# Consigne 1
Citez fidèlement le passage du texte sur le fa’a’amu qui va de « Au XIXe siècle, Ma’uahiti, ari’i » jusqu’à « de références culturelles. » inclus.
# Consigne 2
Les affirmations suivantes concordent-elles avec le texte sur le fa’a’amu ? Pour chacune, répondez par oui ou par non en citant les mots décisifs du texte.
(a) Le texte indique que fa’a’amu signifie nourrir.
(b) Les liens matrimoniaux entre Pomare V et Marau Salmon furent durables.
(c) Ma’uahiti prit Tū comme fils fa’a’amu pour lui léguer son titre et son marae.
# Consigne 3
Donnez la suite du texte sur le fa’a’amu, en reprenant après sa dernière phrase.

# Texte présenté
++++++
![Dans la société insulaire ancienne, les familles avaient l’habitude de i[fa’a’amu]i mutuellement leurs enfants. Crédit photo : Erwin Christian, 1971 Dans la société insulaire ancienne, les familles avaient l’habitude de i[fa’a’amu]i mutuellement leurs enfants. Crédit photo : Erwin Christian, 1971](https://www.tahiti-pacifique.com/photo/art/default/54248342-40885326.jpg?v=1614367409)
Dans la société insulaire ancienne, les familles avaient l’habitude de i[fa’a’amu]i mutuellement leurs enfants. Crédit photo : Erwin Christian, 1971
Notre Académie locale a trop souvent opté de prononcer à la mode de Tahitiens qui n’existent plus des concepts occidentaux, sans chercher à les rendre intelligibles. Par exemple, mōrare pour la morale et, par extension d’usage : le moral et le bilan moral ! Pourtant, des mots équivalents existent en tahitien pour ces nuances. De rajouter un tārava sur la voyelle o n’en fait pas un mot tahitien. Et l’on s’étonne que la langue tahitienne soit en voie d’extinction !
Pour cette institution fa’a’amu, c’est adopter !
Or,
Fa’a’amu signifie nourrir. Cela sous-entend que l’on ouvre ses bras pour accueillir sans retenir. L’enfant nourri peut aller et venir à sa guise. Il n’est pas captif. Les bras ne se referment pas.
Adopter c’est choisir pour soi, faire sien, prendre. Les bras se referment sur l’enfant.
Ces mots ne sont pas équivalents. Ils expriment des modes différents de relations à l’enfant et en société. Sans instaurer une échelle de valeurs entre ces sociétés, reconnaître la différence et les nuances est essentiel à l’existence de liens apaisés entre les personnes issues de cultures différentes. Quand de part et d’autre l’on cherche à établir et consolider des liens chaleureux en allant au-delà des paroles doctes parfois toc, l’adoption d’un enfant est une merveilleuse aventure. Par contre, utilliser le malentendu langagier pour s’approprier un enfant vient illustrer la parole d’Albert Camus pour qui :
“Mal nommer un objet c’est rajouter au malheur du monde.”
Dans la société insulaire ancienne, les familles – y compris de pouvoir – avaient l’habitude de fa’a’amu mutuellement leurs enfants, qui allaient et venaient sans entraves d’une famille à l’autre. Ainsi, Ariitaimai des Teva et Pomare IV se considéraient sœurs, car leurs familles les avaient fa’a’amu réciproquement. Elles marièrent leurs enfants (Pomare V et Marau Salmon), dont les liens matrimoniaux furent très éphémères, contrairement à ceux du fa’a’amu.
Au XIXe siècle, Ma’uahiti, ari’i de Pare, dont le fils fut enlevé par l’une des nombreuses maladies épidémiques introduites, prit Tū comme fils fa’a’amu afin de lui léguer son titre et son marae. Tū devint plus tard : Pomare.
Fa’a’amu, c’était et c’est encore aussi pour un couple ou une personne sans enfants par stérilité ou accident de la vie de se choisir un enfant, une famille, afin que perdure un nom et un patrimoine matériel et immatériel. Car certains noms étaient aussi des titres nobiliaires. Leur usage anarchique actuel signe une perte de références culturelles.
++++++
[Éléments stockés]
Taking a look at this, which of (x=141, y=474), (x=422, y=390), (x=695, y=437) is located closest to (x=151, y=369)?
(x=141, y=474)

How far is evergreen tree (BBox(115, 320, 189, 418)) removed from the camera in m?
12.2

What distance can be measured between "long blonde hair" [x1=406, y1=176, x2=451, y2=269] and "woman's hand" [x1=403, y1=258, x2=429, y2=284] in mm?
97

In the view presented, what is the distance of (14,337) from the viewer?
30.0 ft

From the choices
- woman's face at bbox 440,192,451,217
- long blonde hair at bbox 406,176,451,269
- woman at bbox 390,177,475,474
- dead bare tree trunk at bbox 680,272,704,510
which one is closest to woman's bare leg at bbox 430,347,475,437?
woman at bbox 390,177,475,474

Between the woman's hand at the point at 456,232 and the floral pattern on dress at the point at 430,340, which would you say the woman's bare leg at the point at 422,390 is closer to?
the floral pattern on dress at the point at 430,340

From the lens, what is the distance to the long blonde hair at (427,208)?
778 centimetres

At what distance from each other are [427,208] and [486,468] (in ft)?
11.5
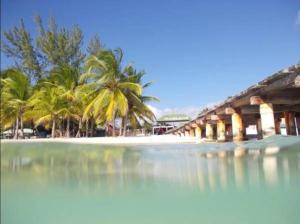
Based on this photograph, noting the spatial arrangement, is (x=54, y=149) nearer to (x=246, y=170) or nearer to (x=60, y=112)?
(x=246, y=170)

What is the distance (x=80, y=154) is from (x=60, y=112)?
1629cm

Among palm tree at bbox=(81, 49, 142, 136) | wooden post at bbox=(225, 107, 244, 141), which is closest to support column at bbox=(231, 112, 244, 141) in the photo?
wooden post at bbox=(225, 107, 244, 141)

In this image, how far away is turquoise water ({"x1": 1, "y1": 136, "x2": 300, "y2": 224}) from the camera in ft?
9.95

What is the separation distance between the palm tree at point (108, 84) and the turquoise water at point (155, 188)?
39.9 ft

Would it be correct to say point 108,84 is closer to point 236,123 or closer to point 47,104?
point 47,104

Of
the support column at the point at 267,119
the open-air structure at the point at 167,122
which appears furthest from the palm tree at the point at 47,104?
the open-air structure at the point at 167,122

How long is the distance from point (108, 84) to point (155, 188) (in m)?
15.1

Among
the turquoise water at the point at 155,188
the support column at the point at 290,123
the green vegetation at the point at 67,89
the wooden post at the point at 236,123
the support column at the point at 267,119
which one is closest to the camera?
the turquoise water at the point at 155,188

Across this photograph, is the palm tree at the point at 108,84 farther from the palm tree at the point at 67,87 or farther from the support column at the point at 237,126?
the support column at the point at 237,126

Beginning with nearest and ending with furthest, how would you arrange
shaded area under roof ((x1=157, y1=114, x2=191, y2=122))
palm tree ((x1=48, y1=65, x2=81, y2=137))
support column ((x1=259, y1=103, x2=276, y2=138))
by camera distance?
A: 1. support column ((x1=259, y1=103, x2=276, y2=138))
2. palm tree ((x1=48, y1=65, x2=81, y2=137))
3. shaded area under roof ((x1=157, y1=114, x2=191, y2=122))

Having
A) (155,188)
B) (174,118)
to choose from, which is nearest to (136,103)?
(155,188)

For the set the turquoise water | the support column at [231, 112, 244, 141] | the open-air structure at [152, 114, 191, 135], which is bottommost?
the turquoise water

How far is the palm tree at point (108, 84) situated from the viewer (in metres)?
16.8

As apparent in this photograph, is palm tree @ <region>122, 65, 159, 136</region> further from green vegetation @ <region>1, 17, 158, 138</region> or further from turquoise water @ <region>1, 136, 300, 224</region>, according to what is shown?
turquoise water @ <region>1, 136, 300, 224</region>
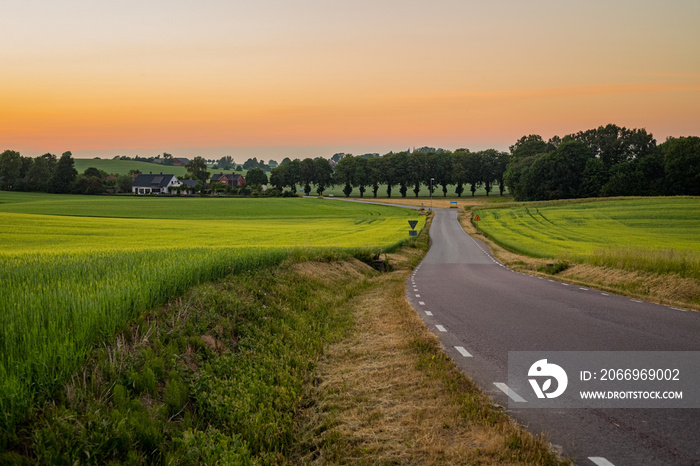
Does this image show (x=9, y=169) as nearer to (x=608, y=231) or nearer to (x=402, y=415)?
(x=608, y=231)

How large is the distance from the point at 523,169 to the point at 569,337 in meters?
119

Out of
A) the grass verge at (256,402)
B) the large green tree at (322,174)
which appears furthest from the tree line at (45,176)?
the grass verge at (256,402)

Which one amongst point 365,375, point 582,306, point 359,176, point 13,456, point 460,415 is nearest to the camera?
point 13,456

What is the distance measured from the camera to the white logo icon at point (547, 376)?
6.92m

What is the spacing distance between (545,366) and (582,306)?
6744mm

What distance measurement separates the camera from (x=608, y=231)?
57.6 metres

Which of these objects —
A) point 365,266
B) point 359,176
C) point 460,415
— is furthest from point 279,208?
point 460,415

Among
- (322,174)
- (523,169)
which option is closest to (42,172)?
(322,174)

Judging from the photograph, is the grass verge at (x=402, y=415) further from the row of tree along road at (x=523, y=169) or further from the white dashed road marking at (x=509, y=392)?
the row of tree along road at (x=523, y=169)

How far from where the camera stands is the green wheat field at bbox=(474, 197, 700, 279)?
20.7 m

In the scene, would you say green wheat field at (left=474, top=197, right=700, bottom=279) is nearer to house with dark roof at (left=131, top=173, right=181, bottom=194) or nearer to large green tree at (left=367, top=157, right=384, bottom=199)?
large green tree at (left=367, top=157, right=384, bottom=199)

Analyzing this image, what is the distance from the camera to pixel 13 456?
4.04 m

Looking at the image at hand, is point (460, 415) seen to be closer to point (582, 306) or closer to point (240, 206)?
point (582, 306)

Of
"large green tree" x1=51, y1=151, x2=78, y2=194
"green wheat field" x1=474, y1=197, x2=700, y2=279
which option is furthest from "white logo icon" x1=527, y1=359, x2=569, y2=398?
"large green tree" x1=51, y1=151, x2=78, y2=194
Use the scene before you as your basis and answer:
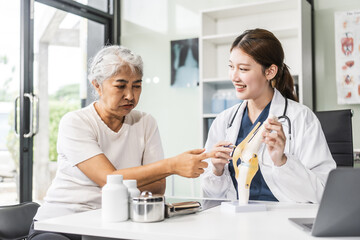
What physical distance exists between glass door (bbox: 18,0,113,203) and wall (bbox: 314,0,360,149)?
214 centimetres

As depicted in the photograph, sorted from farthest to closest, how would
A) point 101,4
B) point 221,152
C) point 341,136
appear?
point 101,4, point 341,136, point 221,152

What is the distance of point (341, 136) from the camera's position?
6.84ft

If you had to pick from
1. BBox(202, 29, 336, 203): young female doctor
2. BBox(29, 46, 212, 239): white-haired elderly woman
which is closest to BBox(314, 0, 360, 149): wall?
++++++
# Réponse 1
Au XIXe siècle, Ma’uahiti, ari’i de Pare, dont le fils fut enlevé par l’une des nombreuses maladies épidémiques introduites, prit Tū comme fils fa’a’amu afin de lui léguer son titre et son marae. Tū devint plus tard : Pomare.
Fa’a’amu, c’était et c’est encore aussi pour un couple ou une personne sans enfants par stérilité ou accident de la vie de se choisir un enfant, une famille, afin que perdure un nom et un patrimoine matériel et immatériel. Car certains noms étaient aussi des titres nobiliaires. Leur usage anarchique actuel signe une perte de références culturelles.

# Réponse 2
(a) Oui : « Fa’a’amu signifie nourrir. »
(b) Non : « dont les liens matrimoniaux furent très éphémères »
(c) Oui : « prit Tū comme fils fa’a’amu afin de lui léguer son titre et son marae »

# Réponse 3
Fa’a’amu est donc la concrétisation et transformation consolidation d’un lien amical en lien filial, voire un renforcement du lien filial.
Encore aujourd’hui, il est coutumier de voir une famille fa’a’amu un ou des neveux et nièces, voire des enfants de feti’i plus ou moins proches durant des périodes plus ou moins longues. Et cela, jusqu’au jour où la famille biologique les reprenne ou que l’enfant fa’a’amu, devenu adulte, vole de ses propres ailes.
Tel que l’ont vécu et le vivent nombre de personnes, le fa’a’amu équivaut parfois au parrainage ou marrainage, où les parrains et marraines sont intégrés au cercle des proches et fēti’i plus ou moins éloignés, mais membres d’une même famille.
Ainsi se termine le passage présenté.